Paytm board of directors to decide on share buyback on 13th Dec 2022
With the stock price down more than 70% since the IPO, Paytm has been looking at ways and means of boost the stock price. During the week, One 97 Communications (which is the parent of Paytm), has announced that its board will meet on December 13th, 2022, to deliberate and decide on a proposal for buyback of shares. According to the company officials, the buyback is likely to be value accretive to the shareholders of a company. Unlike other corporate actions like bonuses and splits (which are value neutral), buybacks can add value to shareholders by reducing the outstanding shares of the company.
A buyback is typically undertaken by a company that is cash rich and has cash on its books. That is the case with Paytm, which is sitting on hard cash of over $1 billion. Most of the IT companies, that are extremely cash rich, have been using buyback route to prop prices. The only difference is that the IT companies are actually generating cash flows and profits and it is this profits that have translated into more cash. On the other hand, companies like Paytm are still loss making companies and the cash balance is nothing but the funds that they have raised as part of the mega IPO last year. The buyback reduces outstanding shares in the open market over a period of time and also boosts EPS in the process.

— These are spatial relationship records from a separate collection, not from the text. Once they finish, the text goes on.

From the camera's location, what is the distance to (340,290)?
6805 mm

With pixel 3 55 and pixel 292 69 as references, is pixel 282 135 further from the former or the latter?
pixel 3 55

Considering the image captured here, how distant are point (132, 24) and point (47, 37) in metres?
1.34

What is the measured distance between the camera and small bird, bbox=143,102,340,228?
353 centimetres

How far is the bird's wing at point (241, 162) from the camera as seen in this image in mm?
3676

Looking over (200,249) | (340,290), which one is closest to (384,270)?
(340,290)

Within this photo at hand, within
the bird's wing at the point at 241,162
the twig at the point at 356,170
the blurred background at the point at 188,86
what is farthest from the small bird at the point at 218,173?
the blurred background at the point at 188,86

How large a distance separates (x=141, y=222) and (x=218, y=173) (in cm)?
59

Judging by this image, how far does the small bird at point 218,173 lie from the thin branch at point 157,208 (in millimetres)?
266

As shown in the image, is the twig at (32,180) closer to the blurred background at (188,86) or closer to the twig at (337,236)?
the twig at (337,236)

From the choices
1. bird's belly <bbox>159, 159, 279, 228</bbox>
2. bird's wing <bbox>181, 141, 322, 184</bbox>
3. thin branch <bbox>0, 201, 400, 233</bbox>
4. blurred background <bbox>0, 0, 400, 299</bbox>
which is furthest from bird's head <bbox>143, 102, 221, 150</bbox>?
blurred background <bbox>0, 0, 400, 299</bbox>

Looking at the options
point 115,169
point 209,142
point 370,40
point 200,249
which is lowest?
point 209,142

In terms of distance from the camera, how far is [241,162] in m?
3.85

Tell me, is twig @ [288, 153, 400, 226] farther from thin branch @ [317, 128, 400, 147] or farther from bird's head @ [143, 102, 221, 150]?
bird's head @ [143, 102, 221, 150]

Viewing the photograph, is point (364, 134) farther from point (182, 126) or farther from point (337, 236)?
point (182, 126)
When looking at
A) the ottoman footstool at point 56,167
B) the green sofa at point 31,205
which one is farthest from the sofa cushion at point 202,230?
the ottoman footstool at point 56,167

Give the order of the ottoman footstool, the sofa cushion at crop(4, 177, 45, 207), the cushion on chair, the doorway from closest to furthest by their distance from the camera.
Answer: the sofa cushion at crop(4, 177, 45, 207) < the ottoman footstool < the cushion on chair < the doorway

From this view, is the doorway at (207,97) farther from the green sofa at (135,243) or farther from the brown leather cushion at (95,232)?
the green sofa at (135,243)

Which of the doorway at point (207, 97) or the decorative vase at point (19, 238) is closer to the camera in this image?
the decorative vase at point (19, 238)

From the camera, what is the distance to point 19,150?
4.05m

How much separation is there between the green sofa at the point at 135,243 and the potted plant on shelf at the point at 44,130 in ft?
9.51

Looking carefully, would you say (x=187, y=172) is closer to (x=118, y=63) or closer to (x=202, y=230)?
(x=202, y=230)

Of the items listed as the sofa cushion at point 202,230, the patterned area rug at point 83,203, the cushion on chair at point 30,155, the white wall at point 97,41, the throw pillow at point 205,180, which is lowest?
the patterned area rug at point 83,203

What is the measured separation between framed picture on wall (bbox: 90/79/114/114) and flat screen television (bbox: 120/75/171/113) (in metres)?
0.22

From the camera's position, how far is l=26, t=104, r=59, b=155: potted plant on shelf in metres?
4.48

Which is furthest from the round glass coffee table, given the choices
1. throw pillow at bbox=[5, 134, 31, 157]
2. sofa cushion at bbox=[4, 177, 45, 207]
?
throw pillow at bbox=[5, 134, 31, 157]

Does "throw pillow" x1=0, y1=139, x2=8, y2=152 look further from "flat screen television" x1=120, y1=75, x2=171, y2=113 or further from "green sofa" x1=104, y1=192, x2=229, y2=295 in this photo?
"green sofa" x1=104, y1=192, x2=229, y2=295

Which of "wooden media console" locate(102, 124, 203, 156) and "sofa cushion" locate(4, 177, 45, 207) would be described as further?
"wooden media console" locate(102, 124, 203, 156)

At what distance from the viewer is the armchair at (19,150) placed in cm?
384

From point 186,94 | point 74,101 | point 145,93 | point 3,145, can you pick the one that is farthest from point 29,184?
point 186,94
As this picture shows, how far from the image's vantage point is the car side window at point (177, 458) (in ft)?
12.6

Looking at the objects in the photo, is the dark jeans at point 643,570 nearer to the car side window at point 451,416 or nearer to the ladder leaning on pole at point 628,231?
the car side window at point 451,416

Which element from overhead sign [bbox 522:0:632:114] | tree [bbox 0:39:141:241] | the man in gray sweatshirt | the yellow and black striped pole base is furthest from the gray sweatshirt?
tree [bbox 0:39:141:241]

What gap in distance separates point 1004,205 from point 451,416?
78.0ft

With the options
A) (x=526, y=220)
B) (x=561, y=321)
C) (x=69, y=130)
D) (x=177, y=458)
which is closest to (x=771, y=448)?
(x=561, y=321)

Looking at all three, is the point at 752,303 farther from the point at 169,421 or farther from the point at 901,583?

Typically, in any buyback program, the extant SEBI regulations permit a company to buy back up to 25% of the aggregate of paid-up capital and free reserves of the company. Paytm has Rs9,182 crore of cash in hand to fund the buyback and this is largely the amount that the company charged as premium on the IPO to its allottees. The argument given by Paytm is that it has a lot of cash on the books and this would be a good way of giving cash back to the shareholders. But it does sound ironic. You sell shares to investors at a steep premium and create a reserve. Then after an year when the stock prices is down 75%, you use the same shareholder money to buy back the stock at 25% of the IPO price.
How do shareholders benefit from this move? Normally, buybacks are done by companies that are sitting on mounds of cash, but do not have enough productive avenues. Paying dividends is not tax efficient. Hence, a better way is to buy back the shares. However, in the case of Paytm it cannot say it does not have avenues to spend since it is still a cash guzzling machine with heavy cash burn. One would wonder why a buyback now when the focus should be take on the competition from the likes of PhonePe, GPAY and Amazon Pay. That is going to cost a lot of money and the war chest would have been quite useful.
It would depend on the price set for the buyback and the subsequent price movement. If the price is around the current market price, then the buyback may not be too attractive. Similarly, if the price rallies sharply after the buyback announcement, then the demand for tendering shares will be limited. One logic is that it is more efficient in tax terms compared to dividends. Firstly, dividends are still some time away and secondly, most investors would be having capital losses than having capital gains. Shareholders (especially institutional shareholders and PE funds), who are not keen to stay invested can exit in the buyback.
For now we do not know the record date as that would get announced only once the board approval comes through. To be eligible to participate in the share repurchase process, a shareholder must be holding the shares of the company as on the buyback record date. That means they have to buy the stock at least 2 trading days prior to the record date. For now, on must wait for the board approval for the buyback, before other details start trickling in.